(30 days)
Nucleus.io is a software-based image management solution and PACS to be used by radiologists, other medical personnel and patients. Nucleus.io is comprised of software modules that provide image receipt, diagnostic viewing, storage, distribution, enhancement, sharing, manipulation, and networking of medical 2D/3D images at distributed locations.
Nucleus.io is a PACS which, when integrated with standard off-the-shelf hardware/software, acts similarly to its predicate device and other industry standard PACS systems. The Nucleus System has the following primary features and functions: Zero-footprint HTML5 medical image acceptance (upload) and transfer of medical images between facilities. Easy, real-time access to images for all participants in the healthcare process, including radiologists, imaging technicians, workflow coordinators, physicians, nurses, and other patient care facilitators. High-speed, zero-footprint diagnostic review of medical images using industry-standard tools for manipulation, annotation, measurement, and comparison. Simultaneous information review with multiple parties, including radiologists and coordinators. Sharing of medical images between healthcare providers, facilities, and patients. Encrypted transmission of medical images through secured wired and wireless networks. Encrypted storage of medical images. Organization and matching of multiple medical images based on patient name, medical record number, facility, etc. Quality assurance review of studies by coordinators and preparation of information for study interpretation by radiologists. Notification of care coordinators that studies need to be transferred to client systems. HIPAA-compliant data management and LDAP security integration with external systems Management of users, roles, permissions, and organization accounts Configuration of image acceptance (upload) and transfer settings. The Nucleus.io System consists of the following primary components: Nucleus.io Image Exchange (iX)™ - Exam acceptance (upload), transfer, sharing, and management. Nucleus.io Viewer (dX)™ - Zero-footprint streaming viewer suitable for diagnostic image review of all modalities. Nucleus.io Infinite Store (iS)™ (formerly Image Store) - Image storage and archiving. Nucleus.io PACS™ - Radiology workflow and worklist features. Nucleus PaaS - Vendor-neutral Class I platform that can be incorporated as a component of other devices.
The document describes the Nucleus.io, a Picture Archiving & Communications System (PACS), and its equivalency to a predicate device, Visage PACS/CS (K082269), particularly concerning the diagnosis of mammography.

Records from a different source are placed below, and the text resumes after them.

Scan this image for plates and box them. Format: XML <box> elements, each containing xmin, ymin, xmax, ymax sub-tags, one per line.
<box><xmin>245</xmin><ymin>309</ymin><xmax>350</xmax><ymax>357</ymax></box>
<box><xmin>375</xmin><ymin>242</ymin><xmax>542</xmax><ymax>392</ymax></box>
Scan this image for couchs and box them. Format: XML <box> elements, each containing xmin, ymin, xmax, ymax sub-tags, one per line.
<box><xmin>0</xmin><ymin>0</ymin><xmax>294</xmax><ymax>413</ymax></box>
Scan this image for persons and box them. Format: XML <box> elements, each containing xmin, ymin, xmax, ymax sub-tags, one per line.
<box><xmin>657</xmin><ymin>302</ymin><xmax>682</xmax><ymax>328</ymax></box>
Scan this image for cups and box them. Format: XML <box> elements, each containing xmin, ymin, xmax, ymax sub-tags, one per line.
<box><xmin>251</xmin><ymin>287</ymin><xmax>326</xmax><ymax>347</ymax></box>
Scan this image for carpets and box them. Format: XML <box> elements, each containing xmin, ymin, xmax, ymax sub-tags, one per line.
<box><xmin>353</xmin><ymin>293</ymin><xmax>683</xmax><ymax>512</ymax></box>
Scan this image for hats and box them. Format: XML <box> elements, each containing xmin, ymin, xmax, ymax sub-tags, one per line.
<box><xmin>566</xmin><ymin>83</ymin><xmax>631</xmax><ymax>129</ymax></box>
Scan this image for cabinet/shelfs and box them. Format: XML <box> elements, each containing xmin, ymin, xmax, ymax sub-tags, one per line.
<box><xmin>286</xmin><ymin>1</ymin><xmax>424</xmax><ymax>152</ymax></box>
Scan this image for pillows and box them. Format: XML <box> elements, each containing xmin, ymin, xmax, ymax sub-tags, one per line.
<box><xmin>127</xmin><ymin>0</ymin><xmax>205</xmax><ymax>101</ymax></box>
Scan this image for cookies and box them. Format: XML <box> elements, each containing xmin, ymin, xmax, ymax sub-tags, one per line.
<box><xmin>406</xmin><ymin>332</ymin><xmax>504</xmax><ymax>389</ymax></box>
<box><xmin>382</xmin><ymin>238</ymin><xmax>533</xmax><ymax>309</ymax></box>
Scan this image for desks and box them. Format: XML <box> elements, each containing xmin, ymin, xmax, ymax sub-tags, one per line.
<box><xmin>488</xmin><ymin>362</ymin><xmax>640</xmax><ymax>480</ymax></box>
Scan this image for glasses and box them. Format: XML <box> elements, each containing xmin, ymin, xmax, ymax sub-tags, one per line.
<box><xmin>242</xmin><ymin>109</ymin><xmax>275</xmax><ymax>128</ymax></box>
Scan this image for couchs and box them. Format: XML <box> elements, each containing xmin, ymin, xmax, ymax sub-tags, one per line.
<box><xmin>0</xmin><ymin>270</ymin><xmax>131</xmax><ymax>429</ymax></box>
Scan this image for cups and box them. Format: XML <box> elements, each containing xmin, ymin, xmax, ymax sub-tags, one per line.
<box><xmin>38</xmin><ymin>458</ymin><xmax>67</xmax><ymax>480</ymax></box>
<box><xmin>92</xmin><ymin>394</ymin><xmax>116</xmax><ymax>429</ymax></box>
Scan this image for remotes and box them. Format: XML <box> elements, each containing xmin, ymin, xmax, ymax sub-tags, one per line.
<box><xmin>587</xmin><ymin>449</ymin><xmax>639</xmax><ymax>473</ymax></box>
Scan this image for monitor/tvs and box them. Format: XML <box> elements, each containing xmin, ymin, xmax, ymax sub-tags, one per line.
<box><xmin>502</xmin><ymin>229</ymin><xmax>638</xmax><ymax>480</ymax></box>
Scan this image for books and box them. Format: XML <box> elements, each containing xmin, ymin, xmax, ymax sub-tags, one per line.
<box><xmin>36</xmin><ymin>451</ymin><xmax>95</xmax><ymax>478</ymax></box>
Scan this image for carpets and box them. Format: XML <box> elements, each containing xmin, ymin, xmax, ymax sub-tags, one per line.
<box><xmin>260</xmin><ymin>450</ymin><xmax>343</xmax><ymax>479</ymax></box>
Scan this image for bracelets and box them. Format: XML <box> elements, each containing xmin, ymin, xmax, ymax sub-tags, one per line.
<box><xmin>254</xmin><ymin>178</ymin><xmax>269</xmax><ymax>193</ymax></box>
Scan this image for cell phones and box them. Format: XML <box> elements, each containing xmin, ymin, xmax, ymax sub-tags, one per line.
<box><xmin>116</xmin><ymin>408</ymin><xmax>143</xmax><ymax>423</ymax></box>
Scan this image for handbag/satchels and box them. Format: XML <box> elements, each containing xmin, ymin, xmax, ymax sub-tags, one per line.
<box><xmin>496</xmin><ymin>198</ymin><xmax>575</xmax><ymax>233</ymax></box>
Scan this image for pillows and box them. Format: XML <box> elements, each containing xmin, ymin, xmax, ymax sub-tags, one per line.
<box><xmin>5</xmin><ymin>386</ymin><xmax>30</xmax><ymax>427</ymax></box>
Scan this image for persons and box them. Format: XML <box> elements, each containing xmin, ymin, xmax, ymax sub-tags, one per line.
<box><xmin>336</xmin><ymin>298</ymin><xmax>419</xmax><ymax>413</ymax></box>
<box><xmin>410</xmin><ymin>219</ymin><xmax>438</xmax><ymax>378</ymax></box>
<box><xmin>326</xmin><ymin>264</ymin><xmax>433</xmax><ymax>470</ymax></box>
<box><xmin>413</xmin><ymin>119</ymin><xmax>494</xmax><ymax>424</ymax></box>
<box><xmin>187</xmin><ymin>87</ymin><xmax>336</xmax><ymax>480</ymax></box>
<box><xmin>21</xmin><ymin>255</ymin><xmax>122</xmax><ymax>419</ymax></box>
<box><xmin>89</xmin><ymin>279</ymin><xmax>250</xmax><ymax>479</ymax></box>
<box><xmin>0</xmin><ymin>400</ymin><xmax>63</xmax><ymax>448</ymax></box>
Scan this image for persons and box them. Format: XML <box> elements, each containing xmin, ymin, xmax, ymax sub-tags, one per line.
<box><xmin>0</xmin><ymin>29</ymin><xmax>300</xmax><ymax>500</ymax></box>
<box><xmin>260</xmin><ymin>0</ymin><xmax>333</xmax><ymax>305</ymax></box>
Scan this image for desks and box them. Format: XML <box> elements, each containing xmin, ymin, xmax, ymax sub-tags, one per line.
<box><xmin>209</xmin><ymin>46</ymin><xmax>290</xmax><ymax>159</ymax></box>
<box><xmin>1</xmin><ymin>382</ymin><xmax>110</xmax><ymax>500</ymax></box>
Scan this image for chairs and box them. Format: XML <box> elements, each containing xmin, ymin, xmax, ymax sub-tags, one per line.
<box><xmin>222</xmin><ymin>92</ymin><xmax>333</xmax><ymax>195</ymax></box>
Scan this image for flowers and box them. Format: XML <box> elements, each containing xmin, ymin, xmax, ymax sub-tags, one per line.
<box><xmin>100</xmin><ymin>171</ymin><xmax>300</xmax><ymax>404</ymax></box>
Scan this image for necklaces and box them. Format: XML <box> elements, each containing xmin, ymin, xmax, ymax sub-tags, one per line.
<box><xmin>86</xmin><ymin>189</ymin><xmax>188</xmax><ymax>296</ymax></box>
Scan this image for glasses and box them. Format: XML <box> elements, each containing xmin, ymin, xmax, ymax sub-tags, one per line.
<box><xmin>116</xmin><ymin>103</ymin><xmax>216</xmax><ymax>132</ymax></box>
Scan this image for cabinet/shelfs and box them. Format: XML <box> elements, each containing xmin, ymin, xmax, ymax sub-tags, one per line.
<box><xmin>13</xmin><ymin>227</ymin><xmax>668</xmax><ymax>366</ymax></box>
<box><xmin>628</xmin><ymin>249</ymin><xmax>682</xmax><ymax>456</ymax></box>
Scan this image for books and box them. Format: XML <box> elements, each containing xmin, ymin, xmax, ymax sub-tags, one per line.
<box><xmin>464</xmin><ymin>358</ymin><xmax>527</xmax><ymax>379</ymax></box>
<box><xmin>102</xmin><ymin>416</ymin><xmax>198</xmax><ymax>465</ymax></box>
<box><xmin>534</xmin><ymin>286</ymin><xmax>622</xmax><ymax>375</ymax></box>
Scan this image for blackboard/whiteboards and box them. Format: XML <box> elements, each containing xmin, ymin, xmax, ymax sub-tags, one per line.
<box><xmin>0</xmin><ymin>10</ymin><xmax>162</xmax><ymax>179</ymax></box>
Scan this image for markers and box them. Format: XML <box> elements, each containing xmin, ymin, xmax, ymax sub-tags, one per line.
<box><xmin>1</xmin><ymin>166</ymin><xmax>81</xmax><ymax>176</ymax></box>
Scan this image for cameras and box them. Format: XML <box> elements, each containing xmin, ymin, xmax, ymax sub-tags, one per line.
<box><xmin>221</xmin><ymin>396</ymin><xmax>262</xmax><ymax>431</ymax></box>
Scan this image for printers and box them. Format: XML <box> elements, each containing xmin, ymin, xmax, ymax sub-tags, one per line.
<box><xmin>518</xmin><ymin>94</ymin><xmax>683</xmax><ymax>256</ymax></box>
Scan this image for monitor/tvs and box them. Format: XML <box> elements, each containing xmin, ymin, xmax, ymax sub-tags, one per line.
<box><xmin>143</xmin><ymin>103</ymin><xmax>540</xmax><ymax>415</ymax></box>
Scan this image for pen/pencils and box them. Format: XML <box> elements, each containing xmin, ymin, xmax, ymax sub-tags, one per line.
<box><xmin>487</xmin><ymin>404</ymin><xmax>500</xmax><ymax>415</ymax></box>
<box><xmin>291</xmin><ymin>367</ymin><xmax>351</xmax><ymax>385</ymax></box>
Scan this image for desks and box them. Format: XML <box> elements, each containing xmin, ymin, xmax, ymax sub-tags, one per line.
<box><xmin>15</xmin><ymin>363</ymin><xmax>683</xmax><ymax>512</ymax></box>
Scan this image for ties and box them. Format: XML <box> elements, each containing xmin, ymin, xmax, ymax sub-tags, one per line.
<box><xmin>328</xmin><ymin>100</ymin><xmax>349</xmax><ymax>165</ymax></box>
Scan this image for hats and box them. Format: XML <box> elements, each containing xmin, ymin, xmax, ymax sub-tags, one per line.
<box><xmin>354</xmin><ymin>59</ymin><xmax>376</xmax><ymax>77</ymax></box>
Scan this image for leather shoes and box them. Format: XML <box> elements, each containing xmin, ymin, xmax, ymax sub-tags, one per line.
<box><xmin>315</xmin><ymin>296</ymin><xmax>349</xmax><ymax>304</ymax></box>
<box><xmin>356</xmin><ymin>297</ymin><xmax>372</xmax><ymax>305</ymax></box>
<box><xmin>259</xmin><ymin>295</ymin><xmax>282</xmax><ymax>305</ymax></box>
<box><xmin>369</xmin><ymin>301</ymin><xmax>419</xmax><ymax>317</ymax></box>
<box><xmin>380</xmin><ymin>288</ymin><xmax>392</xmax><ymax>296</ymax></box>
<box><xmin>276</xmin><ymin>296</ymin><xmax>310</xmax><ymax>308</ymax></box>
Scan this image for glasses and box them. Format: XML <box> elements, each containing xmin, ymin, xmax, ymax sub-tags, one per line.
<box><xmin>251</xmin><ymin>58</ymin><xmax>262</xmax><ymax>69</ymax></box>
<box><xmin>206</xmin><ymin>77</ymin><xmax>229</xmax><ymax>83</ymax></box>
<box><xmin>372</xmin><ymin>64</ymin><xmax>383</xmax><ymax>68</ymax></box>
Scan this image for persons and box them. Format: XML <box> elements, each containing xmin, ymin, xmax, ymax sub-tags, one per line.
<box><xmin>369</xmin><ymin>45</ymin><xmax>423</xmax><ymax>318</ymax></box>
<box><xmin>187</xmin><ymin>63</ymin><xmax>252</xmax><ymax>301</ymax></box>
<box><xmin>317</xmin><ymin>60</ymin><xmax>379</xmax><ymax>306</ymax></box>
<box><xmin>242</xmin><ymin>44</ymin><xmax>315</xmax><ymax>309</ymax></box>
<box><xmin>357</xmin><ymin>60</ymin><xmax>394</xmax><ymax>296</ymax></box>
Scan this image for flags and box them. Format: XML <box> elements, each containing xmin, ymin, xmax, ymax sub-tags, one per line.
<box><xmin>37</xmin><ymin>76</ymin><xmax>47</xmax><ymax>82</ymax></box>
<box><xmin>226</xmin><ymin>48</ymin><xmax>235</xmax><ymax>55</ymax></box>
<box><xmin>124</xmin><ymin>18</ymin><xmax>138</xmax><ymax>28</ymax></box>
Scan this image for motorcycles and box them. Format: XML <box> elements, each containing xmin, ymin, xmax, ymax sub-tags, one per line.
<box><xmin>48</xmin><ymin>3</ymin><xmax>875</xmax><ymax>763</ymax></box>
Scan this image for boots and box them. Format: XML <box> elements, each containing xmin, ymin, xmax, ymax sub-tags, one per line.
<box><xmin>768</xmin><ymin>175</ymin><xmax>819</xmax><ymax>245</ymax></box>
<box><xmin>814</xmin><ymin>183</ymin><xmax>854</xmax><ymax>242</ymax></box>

Here's an analysis of the provided information regarding acceptance criteria and the study that proves the device meets them:
1. Table of acceptance criteria and the reported device performance:
The document does not provide a formal table of quantitative acceptance criteria and reported device performance metrics in the way one might expect for an AI/ML diagnostic algorithm (e.g., sensitivity, specificity, AUC). Instead, the acceptance criteria are implicitly defined by the goal of demonstrating substantial equivalence to the predicate device, particularly for mammography diagnosis. The reported performance is framed as the availability of features that are comparable to those in the predicate device.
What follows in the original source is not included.